1-2 watts = low light
2-3 watts = med light
4-and beyond watts= highlight

do the math.


----------



## yannis2307 (Apr 23, 2012)

you mean per gallon right?
And I've read that Watts/Gallon are not enough to measure if they're suitable for plants... I mean what specs should a light have in order to comfort high demanding plants?


----------



## ZebraDanio12 (Jun 17, 2011)

What I posted is pretty legit. I have 48 watts on my 20 gal, making my light medium. I have been able to support pretty high demanding plants, but then again I use ferts and co2


----------



## lohachata (Jan 27, 2006)

you will want lights that are rated at about 6700K......K=Kelvin units...which is the heat rage for the light...6700K is usually referred to as "daylight"
for your 8 gallon you would want about 24-32 watts for high light.....maybe some CFLs will work..


----------



## grogan (Jan 23, 2011)

Ummm check out the thread I made about parr. With an 8 gallon achieving high light will relatively easy.

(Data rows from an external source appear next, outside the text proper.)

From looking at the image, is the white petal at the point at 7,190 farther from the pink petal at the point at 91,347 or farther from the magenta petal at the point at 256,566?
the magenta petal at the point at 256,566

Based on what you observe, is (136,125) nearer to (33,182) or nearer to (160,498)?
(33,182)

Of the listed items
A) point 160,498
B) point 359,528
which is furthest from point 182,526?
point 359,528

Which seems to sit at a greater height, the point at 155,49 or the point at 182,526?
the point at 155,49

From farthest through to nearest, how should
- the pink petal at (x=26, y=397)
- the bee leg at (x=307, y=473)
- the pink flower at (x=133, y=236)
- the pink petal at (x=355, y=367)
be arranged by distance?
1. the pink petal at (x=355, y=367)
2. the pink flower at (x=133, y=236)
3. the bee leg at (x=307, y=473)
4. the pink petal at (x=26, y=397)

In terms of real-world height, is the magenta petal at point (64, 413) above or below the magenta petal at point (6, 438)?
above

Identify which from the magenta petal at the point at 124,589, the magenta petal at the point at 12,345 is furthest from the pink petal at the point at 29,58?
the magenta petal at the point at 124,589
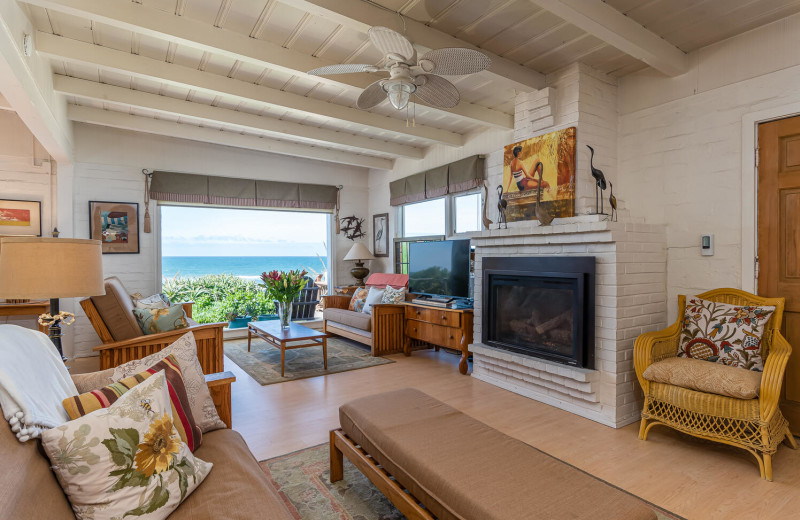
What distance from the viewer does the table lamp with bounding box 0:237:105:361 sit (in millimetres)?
1656

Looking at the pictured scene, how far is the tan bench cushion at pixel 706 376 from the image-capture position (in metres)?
2.26

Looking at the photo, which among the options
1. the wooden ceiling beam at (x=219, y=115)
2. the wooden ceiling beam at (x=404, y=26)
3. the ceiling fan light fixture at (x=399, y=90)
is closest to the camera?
the wooden ceiling beam at (x=404, y=26)

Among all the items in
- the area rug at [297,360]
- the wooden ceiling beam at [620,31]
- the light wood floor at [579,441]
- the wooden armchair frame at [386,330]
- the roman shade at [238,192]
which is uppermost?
the wooden ceiling beam at [620,31]

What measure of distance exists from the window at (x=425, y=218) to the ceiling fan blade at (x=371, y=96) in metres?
2.82

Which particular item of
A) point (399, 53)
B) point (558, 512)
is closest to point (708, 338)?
point (558, 512)

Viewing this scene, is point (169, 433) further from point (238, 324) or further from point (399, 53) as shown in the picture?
point (238, 324)

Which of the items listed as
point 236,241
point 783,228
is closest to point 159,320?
point 783,228

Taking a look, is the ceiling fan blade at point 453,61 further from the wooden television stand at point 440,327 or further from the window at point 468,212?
the window at point 468,212

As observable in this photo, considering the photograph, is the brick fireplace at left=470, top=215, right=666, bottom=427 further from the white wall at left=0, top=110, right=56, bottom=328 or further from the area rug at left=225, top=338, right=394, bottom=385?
the white wall at left=0, top=110, right=56, bottom=328

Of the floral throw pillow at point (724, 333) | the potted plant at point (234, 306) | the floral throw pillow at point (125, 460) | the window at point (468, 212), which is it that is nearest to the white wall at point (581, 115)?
the floral throw pillow at point (724, 333)

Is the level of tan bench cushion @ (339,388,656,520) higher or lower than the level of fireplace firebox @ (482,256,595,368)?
lower

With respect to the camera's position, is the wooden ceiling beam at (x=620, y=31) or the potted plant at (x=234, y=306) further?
the potted plant at (x=234, y=306)

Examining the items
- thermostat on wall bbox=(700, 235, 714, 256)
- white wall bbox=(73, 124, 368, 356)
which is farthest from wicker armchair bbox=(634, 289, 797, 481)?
white wall bbox=(73, 124, 368, 356)

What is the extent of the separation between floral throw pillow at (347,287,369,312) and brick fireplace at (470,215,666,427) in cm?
235
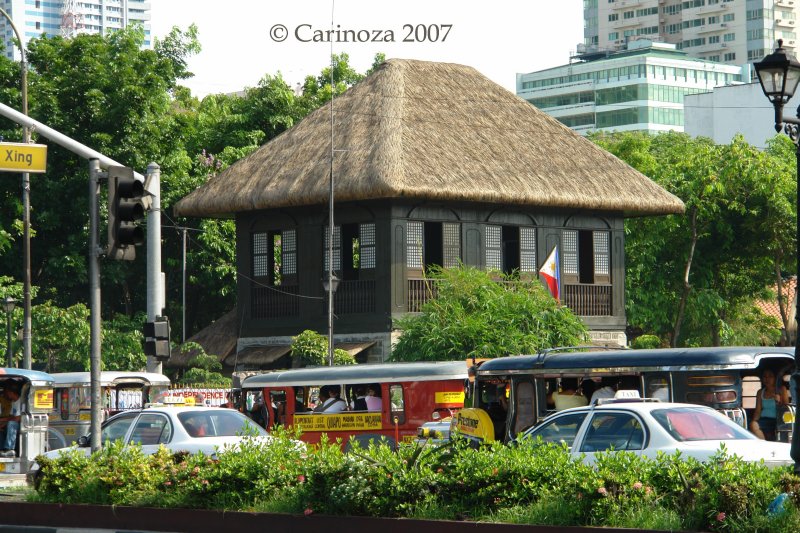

Just keep in mind that with a high light tank you are going to need fertilizers and CO2. Well that is unless you are trying to make an algae farm.


----------



## yannis2307 (Apr 23, 2012)

Yeah loha thanks I agree, I read about the K's and figured it out a little...grogan I have already experimented with DIY CO2 and I have some very good water column ferts and some also very good substrate ferts... I just wanted to see what kind of light is what articles for plants describe as "high" so I could compare...so you say if I put very much light without ferts and CO2 algae will boom? that way I could make green water and provide food for fry if I ever need to...and what's "parr"?


----------



## grogan (Jan 23, 2011)

http://www.fishforums.com/forum/aquatic-plants/36460-light-chart-low-medium-high-your-answer.html


----------



## Fuzz (Jan 27, 2012)

you need a high PAR to be considered high light....the watts per gallon "rule of thumb" doesn't really apply anymore. technology allows us to measure light. a 10 watt T5 puts out a different light amount than a 10 watt CFL...


----------